- The Anatomy of a Change Request
- A Real-World Scenario Analysed
- The Lifecycle of Change
- Quick Reference
§1 The Anatomy of a Change Request
A robust Change Request (CR) is more than a permission slip; it is a comprehensive impact analysis designed to protect the integrity of the project baseline.
Whether a project is traditional, agile, or hybrid, change is inevitable. A formalised process ensures that changes are evaluated against the triple constraint: scope, cost, and schedule. The standard KEVOS® Change Request template is structured into four critical domains to facilitate objective decision-making by the Change Control Board (CCB) or project sponsor.
| Domain | Key Elements | Purpose |
|---|---|---|
| Categorisation | Scope, Quality, Requirements, Cost, Schedule, Documents | Immediately flags which foundational baselines the proposed change will disrupt. |
| Justification | Detailed description and business rationale | Ensures the change aligns with the strategic objectives of the project, filtering out arbitrary additions. |
| Impact Analysis | Quantified changes to Cost, Schedule, and Quality | Forces the requestor and PM to calculate exact financial and temporal impacts before seeking approval. |
| Disposition | Approve, Defer, Reject, and Authorising Signatures | Provides a clear, auditable trail of governance and final authorisation. |
§2 A Real-World Scenario Analysed
To understand the mechanics of a CR, we examine a completed request (CR-007) for the "Mary's Consulting - New Company Website" project.
Mid-flight through the website build, the CEO and project sponsor (Mary) requested the addition of a comprehensive "Press / Media" section to capitalise on recent Fortune 500 client wins. While strategically sound, adding roughly 15 content items and two new page templates introduces immediate scope creep.
Impact Quantification (CR-007)
The project manager (Andrew) did not simply estimate "a few extra days." Instead, the impact was rigorously quantified in the CR document:
- Cost Increase: $3,800 in total. This was calculated exactly: Bob (Tech Lead) at 24 hours × $72/hr ($1,728) plus Christine (Content) at 30 hours × $50/hr ($1,500), alongside a $572 contingency buffer.

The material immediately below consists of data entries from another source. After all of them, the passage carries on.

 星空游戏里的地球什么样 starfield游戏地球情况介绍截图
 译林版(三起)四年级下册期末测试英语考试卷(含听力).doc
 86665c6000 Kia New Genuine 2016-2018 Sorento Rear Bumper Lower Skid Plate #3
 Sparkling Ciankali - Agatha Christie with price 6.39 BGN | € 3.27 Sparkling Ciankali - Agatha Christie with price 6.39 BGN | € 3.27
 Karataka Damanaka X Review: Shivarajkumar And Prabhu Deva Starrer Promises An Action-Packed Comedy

- Funding Source: Drawn directly from the existing $15,000 project contingency reserve, reducing it to $11,200.
- Schedule Impact: An addition of 8 working days. Work package 1.4.3 was extended by 5 days, and A014 by 3 days.

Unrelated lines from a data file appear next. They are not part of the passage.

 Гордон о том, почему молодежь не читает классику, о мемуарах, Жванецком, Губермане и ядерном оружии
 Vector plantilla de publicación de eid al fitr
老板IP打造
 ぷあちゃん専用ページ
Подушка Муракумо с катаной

The Outcome: Because the CR clearly demonstrated that the schedule expansion merely reduced total schedule slack (from 7 days down to 2 days) without jeopardising the critical path or the 24 November 2026 go-live date, the sponsor could confidently approve it. The Risk Register was subsequently updated to reflect the diminished schedule float.
↑ Contents§3 The Lifecycle of Change
A template is only as effective as the process governing it. A disciplined change control lifecycle ensures nothing is implemented until it is fully understood and authorised.
- Initiate: The requestor submits the CR outlining the description and core business justification.
- Assess: The Project Manager and technical leads analyse the ripple effects across the Work Breakdown Structure (WBS), cost baseline, and schedule slack.
- Review: The CCB or Sponsor reviews the quantified impact against project objectives to render a disposition (Approve, Defer, Reject).
- Execute: If approved, project documents—including the Requirements Traceability Matrix (RTM) and Risk Register—are updated, and the new baseline is communicated to the team.
§4 Quick Reference
Quantify Relentlessly
Never accept ambiguous impacts like "a minor delay." Calculate the exact hours, resource costs, and contingency drawdowns required to execute the change.
Monitor Schedule Slack
Assess how a change affects the critical path. A change that consumes float may not push the final delivery date, but it inherently increases overall project risk.
Update Baselines
An approved CR is only half the job. Immediately update the WBS, schedule, cost baseline, and requirements documentation to reflect the new reality.